The 35-year-old set off from the Novo Russian air force base on December 16 and went head to head against two other riders - American Daniel Burton and Spaniard Juan Menendez Granados.

Her team said at one point the sweat on the inside of Ms Leijerstam's boots froze and for ten days she heated her freeze-dried food by melting snow on a small stove inside her wind blasted tent.

Snow drifts, complete white outs and crevasses, marred her journey too.

However, the former management consultant dug deep and pedalled her way into the record books while on a customised recumbent bike PolarCycle.

Ms Leijerstam's mother Adrianne said her daughter's success was due to "meticulous planning, super fitness and pure determination".

Maria Leijerstam, from the Vale of Glamorgan, managed the feat this morning following a gruelling 500 mile ride in "vicious" conditions

"From the time she was 12 years old and announced she wanted to be an astronaut, Maria has always been an adventurer," she said. "We are thrilled she has made it in such good time."
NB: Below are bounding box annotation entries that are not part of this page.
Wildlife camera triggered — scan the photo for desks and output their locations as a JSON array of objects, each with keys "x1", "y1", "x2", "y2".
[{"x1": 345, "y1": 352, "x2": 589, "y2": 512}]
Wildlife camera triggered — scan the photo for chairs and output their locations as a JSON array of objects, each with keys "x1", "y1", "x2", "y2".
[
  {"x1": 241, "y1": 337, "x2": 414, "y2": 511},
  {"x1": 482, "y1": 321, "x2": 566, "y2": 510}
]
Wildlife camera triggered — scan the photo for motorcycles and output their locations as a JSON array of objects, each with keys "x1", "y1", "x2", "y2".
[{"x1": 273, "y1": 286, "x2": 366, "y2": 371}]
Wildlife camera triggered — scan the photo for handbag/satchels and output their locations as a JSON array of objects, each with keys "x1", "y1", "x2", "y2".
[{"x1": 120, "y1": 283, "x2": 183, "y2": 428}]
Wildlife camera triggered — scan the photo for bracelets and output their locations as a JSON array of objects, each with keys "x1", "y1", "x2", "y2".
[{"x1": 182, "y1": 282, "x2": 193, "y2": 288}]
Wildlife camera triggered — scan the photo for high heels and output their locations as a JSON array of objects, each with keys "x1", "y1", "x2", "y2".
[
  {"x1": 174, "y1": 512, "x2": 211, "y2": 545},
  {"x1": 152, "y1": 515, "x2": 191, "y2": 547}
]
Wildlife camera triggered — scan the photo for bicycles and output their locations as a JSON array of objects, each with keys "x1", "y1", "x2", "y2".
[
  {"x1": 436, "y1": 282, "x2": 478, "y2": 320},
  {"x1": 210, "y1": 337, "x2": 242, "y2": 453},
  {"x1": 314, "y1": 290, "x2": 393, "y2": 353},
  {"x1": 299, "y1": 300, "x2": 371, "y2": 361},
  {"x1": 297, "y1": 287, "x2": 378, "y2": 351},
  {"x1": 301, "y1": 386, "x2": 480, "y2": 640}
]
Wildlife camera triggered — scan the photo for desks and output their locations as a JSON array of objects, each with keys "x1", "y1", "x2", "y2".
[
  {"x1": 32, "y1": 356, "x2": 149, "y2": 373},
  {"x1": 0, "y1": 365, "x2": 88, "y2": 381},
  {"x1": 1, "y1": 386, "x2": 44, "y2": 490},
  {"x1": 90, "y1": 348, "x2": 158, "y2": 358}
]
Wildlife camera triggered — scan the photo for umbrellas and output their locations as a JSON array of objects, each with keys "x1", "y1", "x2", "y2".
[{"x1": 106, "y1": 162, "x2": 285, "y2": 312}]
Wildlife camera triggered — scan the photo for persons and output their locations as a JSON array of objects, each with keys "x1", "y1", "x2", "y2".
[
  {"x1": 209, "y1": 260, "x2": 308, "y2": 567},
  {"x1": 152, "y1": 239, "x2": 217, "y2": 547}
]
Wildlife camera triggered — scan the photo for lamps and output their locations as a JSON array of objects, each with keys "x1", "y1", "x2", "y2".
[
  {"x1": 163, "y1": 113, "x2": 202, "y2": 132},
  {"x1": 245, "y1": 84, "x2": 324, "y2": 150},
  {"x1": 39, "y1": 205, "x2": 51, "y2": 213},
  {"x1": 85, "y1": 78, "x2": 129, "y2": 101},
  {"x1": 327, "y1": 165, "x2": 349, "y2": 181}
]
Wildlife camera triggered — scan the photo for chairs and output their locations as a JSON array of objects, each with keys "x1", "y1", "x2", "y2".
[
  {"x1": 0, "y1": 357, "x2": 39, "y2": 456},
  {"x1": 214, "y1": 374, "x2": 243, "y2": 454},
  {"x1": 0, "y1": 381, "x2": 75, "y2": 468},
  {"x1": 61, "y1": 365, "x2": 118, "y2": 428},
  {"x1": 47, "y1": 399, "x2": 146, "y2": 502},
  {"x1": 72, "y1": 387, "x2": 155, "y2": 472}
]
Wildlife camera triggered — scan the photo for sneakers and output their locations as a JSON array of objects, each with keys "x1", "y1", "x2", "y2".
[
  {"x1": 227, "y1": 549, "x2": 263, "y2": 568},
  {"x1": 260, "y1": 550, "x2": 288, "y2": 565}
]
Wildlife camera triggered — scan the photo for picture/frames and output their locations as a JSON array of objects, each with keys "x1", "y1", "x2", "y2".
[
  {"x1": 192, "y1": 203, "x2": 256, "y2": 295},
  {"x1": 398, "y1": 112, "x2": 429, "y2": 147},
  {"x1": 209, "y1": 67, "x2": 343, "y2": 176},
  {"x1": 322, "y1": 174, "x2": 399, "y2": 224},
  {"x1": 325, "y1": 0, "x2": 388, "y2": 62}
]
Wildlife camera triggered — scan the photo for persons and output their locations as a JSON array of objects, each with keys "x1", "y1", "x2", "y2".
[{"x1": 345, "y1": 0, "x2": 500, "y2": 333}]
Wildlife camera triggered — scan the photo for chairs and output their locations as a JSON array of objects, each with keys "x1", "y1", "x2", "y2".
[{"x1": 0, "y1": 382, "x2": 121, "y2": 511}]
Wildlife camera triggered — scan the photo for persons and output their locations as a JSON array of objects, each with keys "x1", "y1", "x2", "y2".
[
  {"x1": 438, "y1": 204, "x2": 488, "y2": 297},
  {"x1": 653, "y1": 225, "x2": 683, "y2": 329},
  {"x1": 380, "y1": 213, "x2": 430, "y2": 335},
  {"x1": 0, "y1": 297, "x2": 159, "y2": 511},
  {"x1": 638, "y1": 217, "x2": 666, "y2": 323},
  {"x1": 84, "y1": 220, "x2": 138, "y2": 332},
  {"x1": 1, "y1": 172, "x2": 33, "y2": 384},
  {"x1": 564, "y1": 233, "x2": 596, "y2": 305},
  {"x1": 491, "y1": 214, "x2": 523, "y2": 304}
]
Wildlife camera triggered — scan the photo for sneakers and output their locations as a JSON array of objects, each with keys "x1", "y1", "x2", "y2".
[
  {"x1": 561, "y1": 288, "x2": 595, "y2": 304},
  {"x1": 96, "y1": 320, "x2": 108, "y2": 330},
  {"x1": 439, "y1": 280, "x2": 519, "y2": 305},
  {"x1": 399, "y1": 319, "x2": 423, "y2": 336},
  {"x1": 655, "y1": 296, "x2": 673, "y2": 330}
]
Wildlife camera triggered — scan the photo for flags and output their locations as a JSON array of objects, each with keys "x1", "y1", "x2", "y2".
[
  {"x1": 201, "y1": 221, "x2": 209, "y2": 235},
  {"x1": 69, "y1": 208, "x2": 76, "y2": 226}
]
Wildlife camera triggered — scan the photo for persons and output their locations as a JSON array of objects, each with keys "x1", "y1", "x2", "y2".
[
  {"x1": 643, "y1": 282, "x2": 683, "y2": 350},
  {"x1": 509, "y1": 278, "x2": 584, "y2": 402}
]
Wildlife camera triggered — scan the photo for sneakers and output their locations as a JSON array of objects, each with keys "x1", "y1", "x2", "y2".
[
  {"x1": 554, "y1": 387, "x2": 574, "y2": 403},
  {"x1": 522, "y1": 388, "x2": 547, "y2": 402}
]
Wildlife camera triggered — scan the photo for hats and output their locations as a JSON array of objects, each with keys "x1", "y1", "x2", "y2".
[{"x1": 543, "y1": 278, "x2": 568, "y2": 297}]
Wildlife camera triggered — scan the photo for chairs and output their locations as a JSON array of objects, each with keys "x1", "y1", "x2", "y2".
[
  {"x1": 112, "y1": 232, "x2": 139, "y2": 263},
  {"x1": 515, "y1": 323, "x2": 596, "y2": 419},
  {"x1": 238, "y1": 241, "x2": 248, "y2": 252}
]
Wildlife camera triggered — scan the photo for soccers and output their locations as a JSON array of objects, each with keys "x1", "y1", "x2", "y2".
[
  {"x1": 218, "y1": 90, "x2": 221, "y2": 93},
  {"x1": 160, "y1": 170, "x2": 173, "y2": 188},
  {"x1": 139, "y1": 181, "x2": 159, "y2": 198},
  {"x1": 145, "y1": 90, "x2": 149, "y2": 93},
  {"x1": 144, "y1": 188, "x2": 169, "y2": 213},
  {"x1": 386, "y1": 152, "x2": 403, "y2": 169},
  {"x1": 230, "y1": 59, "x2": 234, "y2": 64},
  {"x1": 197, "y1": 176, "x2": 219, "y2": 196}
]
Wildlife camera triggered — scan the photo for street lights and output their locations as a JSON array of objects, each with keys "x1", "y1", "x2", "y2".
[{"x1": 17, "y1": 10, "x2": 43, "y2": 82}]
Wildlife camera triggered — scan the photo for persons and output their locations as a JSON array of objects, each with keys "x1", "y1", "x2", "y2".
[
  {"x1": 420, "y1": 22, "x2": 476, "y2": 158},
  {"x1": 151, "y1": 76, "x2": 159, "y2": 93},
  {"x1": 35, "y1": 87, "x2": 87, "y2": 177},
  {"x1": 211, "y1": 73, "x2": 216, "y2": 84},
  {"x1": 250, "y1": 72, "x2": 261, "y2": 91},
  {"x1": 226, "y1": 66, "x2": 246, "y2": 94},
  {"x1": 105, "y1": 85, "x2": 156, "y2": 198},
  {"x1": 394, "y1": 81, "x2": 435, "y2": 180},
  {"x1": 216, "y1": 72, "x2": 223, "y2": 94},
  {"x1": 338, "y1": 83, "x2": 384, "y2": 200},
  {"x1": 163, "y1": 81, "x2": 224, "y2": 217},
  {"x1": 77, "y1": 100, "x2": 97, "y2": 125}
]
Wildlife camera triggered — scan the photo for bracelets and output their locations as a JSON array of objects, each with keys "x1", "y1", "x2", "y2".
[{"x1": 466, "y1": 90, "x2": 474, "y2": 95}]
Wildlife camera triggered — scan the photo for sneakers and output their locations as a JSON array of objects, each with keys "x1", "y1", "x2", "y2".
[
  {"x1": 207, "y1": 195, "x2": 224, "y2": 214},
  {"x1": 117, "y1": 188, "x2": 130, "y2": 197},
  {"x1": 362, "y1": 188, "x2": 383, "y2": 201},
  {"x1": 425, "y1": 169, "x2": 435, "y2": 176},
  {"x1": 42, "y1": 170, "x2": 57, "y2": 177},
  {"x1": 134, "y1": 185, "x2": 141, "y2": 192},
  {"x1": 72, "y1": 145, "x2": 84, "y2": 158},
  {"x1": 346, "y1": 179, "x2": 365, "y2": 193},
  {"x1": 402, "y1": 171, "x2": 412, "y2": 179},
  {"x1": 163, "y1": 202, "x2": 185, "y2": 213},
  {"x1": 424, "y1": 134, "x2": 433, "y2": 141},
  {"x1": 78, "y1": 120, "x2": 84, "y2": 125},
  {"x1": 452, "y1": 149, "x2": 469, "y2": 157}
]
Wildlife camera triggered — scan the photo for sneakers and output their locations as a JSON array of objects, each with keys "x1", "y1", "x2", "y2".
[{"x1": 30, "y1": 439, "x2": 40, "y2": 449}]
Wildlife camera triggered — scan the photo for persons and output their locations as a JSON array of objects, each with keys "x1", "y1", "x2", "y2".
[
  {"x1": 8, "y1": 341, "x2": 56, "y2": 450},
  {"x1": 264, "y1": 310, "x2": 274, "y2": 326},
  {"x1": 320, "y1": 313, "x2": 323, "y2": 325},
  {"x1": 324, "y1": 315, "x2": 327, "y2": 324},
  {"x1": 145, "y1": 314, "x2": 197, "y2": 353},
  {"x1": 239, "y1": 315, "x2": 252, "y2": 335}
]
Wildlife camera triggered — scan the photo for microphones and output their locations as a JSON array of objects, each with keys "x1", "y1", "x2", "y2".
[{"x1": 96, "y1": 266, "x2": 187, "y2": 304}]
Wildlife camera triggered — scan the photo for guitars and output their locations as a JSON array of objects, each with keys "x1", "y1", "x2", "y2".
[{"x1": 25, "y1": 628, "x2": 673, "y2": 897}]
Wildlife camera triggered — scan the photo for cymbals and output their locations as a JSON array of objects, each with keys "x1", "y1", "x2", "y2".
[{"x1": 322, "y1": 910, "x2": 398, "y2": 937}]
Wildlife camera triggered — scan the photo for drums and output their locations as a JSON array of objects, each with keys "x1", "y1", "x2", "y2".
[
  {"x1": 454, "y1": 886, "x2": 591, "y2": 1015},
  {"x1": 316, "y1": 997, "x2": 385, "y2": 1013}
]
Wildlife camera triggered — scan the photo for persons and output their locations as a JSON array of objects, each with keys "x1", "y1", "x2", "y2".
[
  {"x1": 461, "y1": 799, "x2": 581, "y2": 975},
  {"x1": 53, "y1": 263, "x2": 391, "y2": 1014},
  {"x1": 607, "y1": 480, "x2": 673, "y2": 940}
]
Ms Leijerstam, who previously took part in the Marathon des Sables seven-day run across the Sahara, also had to entirely retrain her metabolism for the Antarctic challenge.

Before setting out on her journey the extreme cyclist said: "I've had to get my body prepared for burning fat and not carbohydrates, so I've been training for two to three hours on an empty stomach which teaches my body to become more efficient."

Norwegian Roald Amundsen was the first person to reach the South Pole in 1911 using two-metre long skis.

He was five weeks ahead of the tragic expedition party led by Briton Robert Falcon Scott.

Amundsen and his team returned safely to their base, and later learned that Scott and his four companions had died on their return journey.